I'd never had to do that before. I've left employers before in the corporate/professional and academic worlds. Such comings and goings are expected. You miss some people and not others. And in nearly all of those situations I left knowing things would go along mostly unchanged. I was part of a larger entity. My departure wouldn't substantially affect the organization.

That's both true and untrue of a pastor and his congregation, a shepherd and his flock.

The nature of pastoral parish ministry is of necessity and privilege a very personal one. As one of my first seminary profs waxed eloquently about for the better part of an hour, a pastor performs a καλου εργου, a noble task. Pastors are privileged to be part of their congregant's lives in an intensely personal way rarely afforded to those outside immediate family. We are privileged to be present shortly after births as well as shortly before deaths. We stand with people in their moments of greatest joy as well as deepest sorrow. This privilege is not afforded to us because of us personally, but rather the office we bear, the duty and responsibility of shepherd. Caring for the sheep. And that means getting to know them, just as a good shepherd can tell every sheep from another and knows their personality and quirks.

For eleven years I was invited into their lives. And then one day, I left.

In one sense they remain the congregation, the flock, and my departure doesn't significantly alter that reality. They begin the process of finding a new shepherd. But in another way, the congregation was shaped by my service as shepherd, just as they had been shaped by other shepherds over the last century, and as they will, God-willing, be shaped by their future shepherds.

It's weird to go from knowing the intimate details of their lives to not having contact with them. There's a balance of sorts to try and maintain, to ensure I don't become problematic in their duty of receiving a new shepherd, in not preventing them from grieving (or rejoicing!) and moving on. And not knowing where that balance line is, my communication with them has been minimal, to say the least.

And that's hard.

I worry and pray for them, in some ways as I worried and prayed for them while I served them. Most of those prayers don't change, and to them are added prayers for their protection and wisdom and peace as they prepare to Call and receive a new shepherd, and prayers for that shepherd that he will know them and love them even better than I attempted to.

There's also the human, most likely sinful aspect, of wondering what the long-term effects of my 11 years with them will be. What did they learn from me while I was with them? How was I a good shepherd and how did I fail them? And what did they learn from my departure as well? Did I teach them how to say good-bye, as Washington sings to Hamilton? Meaning did I model for them things that will be helpful as they move forward as individuals and a congregation? I wonder. I worry. I pray.

I can think of lots of things I wish I had done differently. I can worry about whether I was right to deal with this sheep or that sheep in this way or that. I can imagine how things might have differed had I opted for alternate courses of action, more firmness here, more gentleness there. But I can't change any of those things now. Now they move on, one way or the other, for better or worse for their time with me, just as I move on changed for my time with them. We each have to follow the Holy Spirit's calling in our lives the best we can.

My consolation in all of this is one day we'll meet again.
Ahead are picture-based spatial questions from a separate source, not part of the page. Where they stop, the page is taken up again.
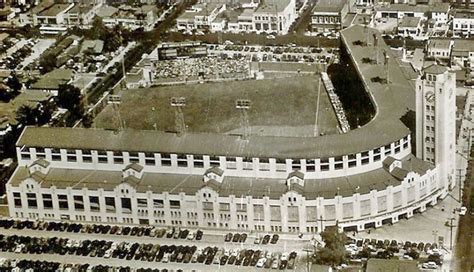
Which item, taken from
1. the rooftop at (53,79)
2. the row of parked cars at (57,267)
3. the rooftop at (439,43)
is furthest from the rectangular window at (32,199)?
the rooftop at (439,43)

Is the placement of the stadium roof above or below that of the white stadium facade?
above

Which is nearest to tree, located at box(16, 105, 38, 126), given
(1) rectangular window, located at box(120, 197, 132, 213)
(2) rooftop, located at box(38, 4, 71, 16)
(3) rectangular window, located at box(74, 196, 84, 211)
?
(3) rectangular window, located at box(74, 196, 84, 211)

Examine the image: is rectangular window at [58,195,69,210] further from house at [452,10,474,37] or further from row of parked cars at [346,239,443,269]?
house at [452,10,474,37]

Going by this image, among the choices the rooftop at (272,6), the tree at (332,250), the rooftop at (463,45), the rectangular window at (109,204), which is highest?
the rooftop at (272,6)

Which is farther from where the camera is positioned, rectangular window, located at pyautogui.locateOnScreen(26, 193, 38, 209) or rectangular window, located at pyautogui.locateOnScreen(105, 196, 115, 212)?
rectangular window, located at pyautogui.locateOnScreen(26, 193, 38, 209)

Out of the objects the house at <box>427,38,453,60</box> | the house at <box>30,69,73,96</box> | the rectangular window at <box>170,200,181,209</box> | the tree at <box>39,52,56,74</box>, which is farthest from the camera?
the tree at <box>39,52,56,74</box>

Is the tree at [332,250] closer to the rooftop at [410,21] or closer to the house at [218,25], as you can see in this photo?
the rooftop at [410,21]

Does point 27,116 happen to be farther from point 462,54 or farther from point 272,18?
point 462,54

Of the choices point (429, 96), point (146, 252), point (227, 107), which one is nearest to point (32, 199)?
point (146, 252)
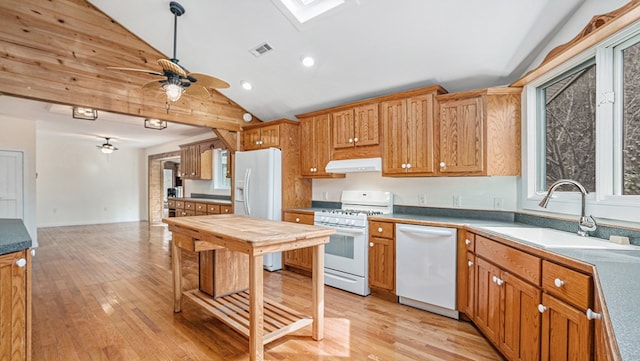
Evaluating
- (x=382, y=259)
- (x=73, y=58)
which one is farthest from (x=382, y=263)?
(x=73, y=58)

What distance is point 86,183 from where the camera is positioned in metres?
8.56

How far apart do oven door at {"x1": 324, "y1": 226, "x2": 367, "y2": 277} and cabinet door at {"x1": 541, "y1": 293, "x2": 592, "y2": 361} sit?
1.79m

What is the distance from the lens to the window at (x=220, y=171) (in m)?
6.52

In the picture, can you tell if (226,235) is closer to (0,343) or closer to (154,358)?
(154,358)

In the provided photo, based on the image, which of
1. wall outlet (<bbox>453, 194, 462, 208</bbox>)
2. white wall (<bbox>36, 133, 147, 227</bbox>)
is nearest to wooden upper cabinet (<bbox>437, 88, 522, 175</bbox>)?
wall outlet (<bbox>453, 194, 462, 208</bbox>)

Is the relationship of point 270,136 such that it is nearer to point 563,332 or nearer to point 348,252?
point 348,252

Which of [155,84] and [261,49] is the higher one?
[261,49]

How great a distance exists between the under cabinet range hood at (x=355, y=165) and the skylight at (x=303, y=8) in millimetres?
1611

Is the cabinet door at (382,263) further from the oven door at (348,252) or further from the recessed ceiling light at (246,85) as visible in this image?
the recessed ceiling light at (246,85)

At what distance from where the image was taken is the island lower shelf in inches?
86.6

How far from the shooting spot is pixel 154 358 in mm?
2068

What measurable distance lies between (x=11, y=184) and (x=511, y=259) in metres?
7.47

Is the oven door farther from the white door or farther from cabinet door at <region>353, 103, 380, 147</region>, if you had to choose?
the white door

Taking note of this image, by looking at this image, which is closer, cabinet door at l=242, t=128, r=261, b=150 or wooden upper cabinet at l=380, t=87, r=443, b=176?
wooden upper cabinet at l=380, t=87, r=443, b=176
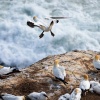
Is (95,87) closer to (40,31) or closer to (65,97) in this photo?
(65,97)

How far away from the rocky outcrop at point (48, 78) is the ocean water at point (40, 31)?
12.1 feet

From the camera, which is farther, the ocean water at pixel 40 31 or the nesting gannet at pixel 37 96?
the ocean water at pixel 40 31

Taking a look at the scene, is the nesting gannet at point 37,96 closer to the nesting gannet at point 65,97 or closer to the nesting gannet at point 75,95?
Answer: the nesting gannet at point 65,97

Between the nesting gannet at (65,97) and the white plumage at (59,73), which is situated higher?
the white plumage at (59,73)

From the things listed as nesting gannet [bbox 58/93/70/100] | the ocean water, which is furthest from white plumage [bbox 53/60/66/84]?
the ocean water

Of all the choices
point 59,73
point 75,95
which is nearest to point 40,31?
point 59,73

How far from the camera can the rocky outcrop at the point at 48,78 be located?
7.77 meters

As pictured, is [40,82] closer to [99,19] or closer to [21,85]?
[21,85]

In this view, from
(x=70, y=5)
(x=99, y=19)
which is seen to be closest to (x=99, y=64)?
(x=99, y=19)

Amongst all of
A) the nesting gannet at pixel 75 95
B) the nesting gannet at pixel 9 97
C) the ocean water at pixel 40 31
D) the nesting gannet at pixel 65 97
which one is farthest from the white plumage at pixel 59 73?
the ocean water at pixel 40 31

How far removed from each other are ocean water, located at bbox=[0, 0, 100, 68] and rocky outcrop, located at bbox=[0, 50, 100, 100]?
12.1 ft

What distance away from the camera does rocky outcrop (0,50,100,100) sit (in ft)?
25.5

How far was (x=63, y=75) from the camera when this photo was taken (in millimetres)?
7836

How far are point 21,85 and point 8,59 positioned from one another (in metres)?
5.19
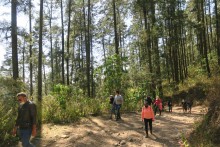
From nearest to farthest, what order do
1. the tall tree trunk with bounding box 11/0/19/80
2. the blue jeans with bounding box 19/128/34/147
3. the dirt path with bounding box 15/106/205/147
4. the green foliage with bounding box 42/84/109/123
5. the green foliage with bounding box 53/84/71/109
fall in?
the blue jeans with bounding box 19/128/34/147, the dirt path with bounding box 15/106/205/147, the green foliage with bounding box 42/84/109/123, the tall tree trunk with bounding box 11/0/19/80, the green foliage with bounding box 53/84/71/109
No longer as shepherd and sheep or pastor and congregant but simply as brothers and sisters in Christ. Fellow heirs of the kingdom of heaven. By the grace of God I pray I conveyed that hope and certainty to them over the course of 11 years. Not perfectly, obviously. But always pointing to the one and only Son of God as the best and most perfect one to not simply emulate but trust in with every moment of our lives, every circumstance. Because only He can handle those highs and lows, those doubts and misgivings and uncertainties and regrets. Only He can redeem them all until his return when we'll never need to learn or teach how to say goodbye again.